We report the case of a 27-year-old male with optic disc pit maculopathy associated with macular schisis and intraretinal fluid. Pars plana vitrectomy with gas tamponade, internal limiting membrane peeling, and fibrin glue was performed. Adjuvant oral spironolactone and topical dorzolamide 2% therapy resulted in anatomic and functional improvement 2 years postoperatively.

Introduction

Optic disc pit (ODP) is a rare congenital abnormality characterized by small, hypopigmented, and excavated colobomatous defects of the optic nerve head. While most OPD are asymptomatic, a subset of patients may present with serous detachment and/or retinoschisis of the central macula. This complication, referred to as optic disc pit maculopathy (ODPM), is characterized by an accumulation of subretinal or intraretinal fluid (SRF/IRF) at the macula and may result in poor visual prognosis if left untreated.^1,2

The origin of this fluid remains up for debate but is thought to originate from the vitreous or the cerebrospinal fluid (CSF). Currently, there is still no clear consensus on the most effective treatment of ODPM.¹ Pars plana vitrectomy (PPV) is widely considered to be the preferred treatment modality, and a number of other adjunctive therapies have been employed including endolaser, gas tamponade, inner limiting membrane (ILM) peeling, SRF drainage, fibrin glue, and/or autologous platelet injections.² While a quarter of cases may resolve spontaneously, surgical intervention is still the recommended approach due to high risk of recurrence and poor visual outcome.¹ In this report, we describe a case of ODPM refractory to PPV that was successfully treated with systemic spironolactone combined with a topical carbonic anhydrase inhibitor (CAI). We therefore propose spironolactone and CAI as adjuvant therapy in the treatment of ODPM and suggest possible mechanisms through which these agents may induce resorption of subretinal fluid after surgery.

Case Report

A healthy 27-year-old male was referred by his optometrist for decreased vision in the right eye secondary to macular edema. On examination, visual acuity was 20/40 in the right eye and dilated fundus examination revealed an optic pit located at the inferotemporal border of the optic nerve. Optical coherence tomography (OCT) imaging of the right eye revealed the presence of macular schisis associated with significant IRF (Figure 1). The left eye was normal. The patient was observed for 5 months with no anatomic or functional improvement to the OPDM. We therefore decided to intervene surgically.

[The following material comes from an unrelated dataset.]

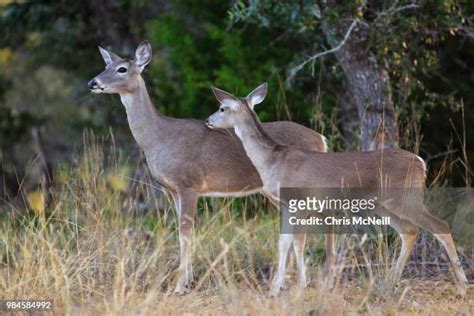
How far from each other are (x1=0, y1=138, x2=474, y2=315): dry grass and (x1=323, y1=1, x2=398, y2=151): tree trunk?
4.90 ft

The patient underwent a PPV with ILM peeling at the macula and around the optic nerve, endolaser photocoagulation at the edge of optic pit, 25% SF₆ gas tamponade followed by injection of fibrin glue (ARTISS, Baxter International Inc: Vienna, Austria). At the 2-month postoperative follow-up, VA was measured at 20/50 and OCT remained unchanged, with unchanged IRF and macular thickening. Given the lack of improvement, we decided to place the patient on oral spironolactone 25 mg twice daily and topical dorzolamide 2% drops thrice daily. At the 10-month follow-up, OCT demonstrated a significant reduction in IRF. Oral spironolactone was pursued and at the latest follow-up 2 years post-operative, there was further improvement of the OCT as well as VA to 20/30 (Figure 2). The patient provided informed consent for the publication of their case details and any accompanying images. Institutional approval was not required to publish the case details.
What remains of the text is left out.